> **EXERCISE DIRECTIONS**: Print the lines that run from the line with "روزيتا للترجمة مكتب" to the line with "Challah Cover Vinyl", keeping both end lines, exactly as they appear in the entries below, and nothing else.

> **PROVIDED RECORDS**:
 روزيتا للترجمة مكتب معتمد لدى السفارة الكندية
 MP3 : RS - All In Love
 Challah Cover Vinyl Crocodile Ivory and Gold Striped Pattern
--
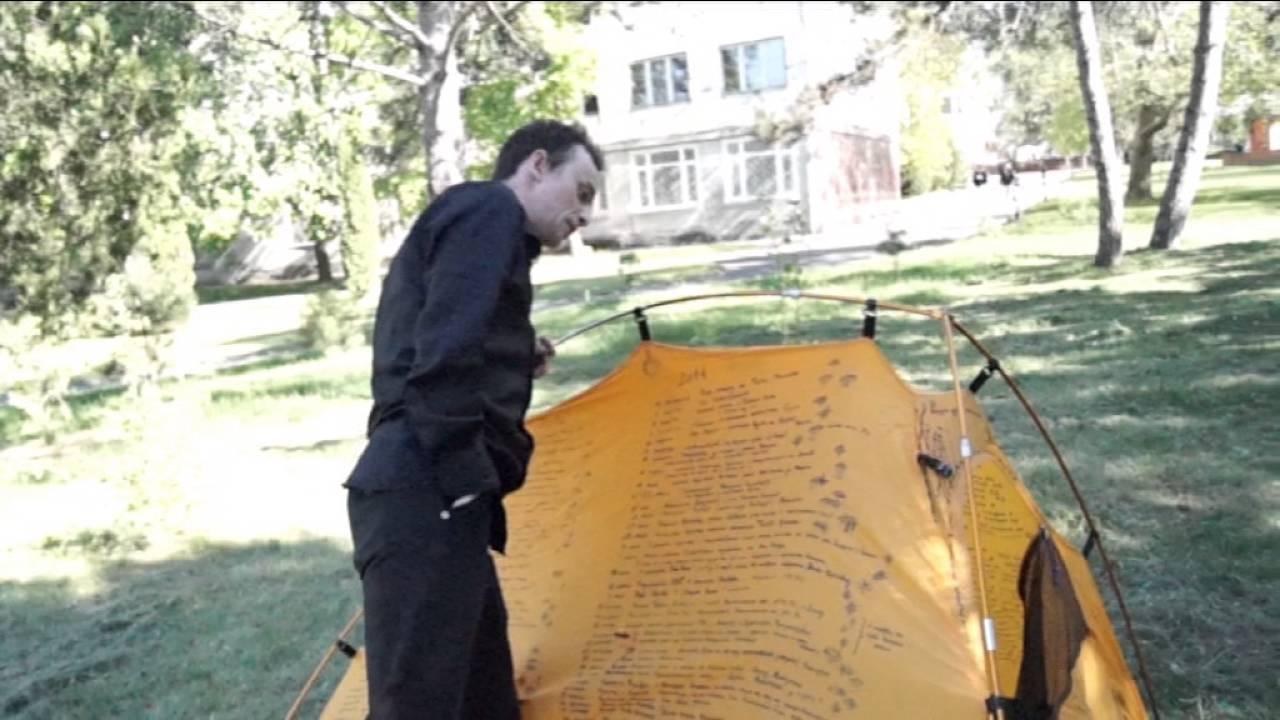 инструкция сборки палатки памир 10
* * *
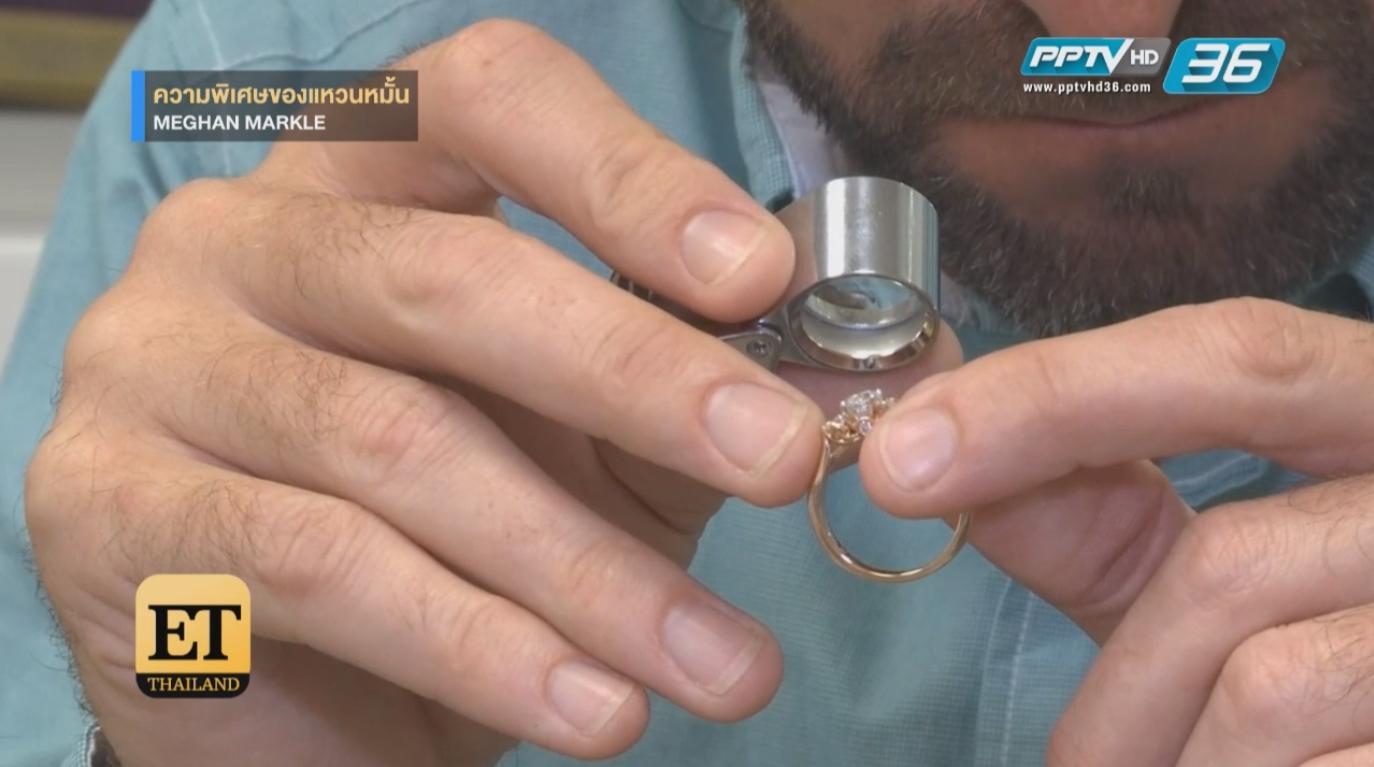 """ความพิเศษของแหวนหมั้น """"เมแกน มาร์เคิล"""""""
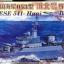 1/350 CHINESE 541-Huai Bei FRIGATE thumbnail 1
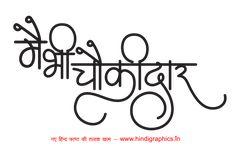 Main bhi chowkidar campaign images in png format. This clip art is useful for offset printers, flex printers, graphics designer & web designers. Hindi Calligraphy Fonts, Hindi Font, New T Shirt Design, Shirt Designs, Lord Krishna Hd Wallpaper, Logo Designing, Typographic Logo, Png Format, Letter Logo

> **YOUR RESPONSE**:
 روزيتا للترجمة مكتب معتمد لدى السفارة الكندية
 MP3 : RS - All In Love
 Challah Cover Vinyl Crocodile Ivory and Gold Striped Pattern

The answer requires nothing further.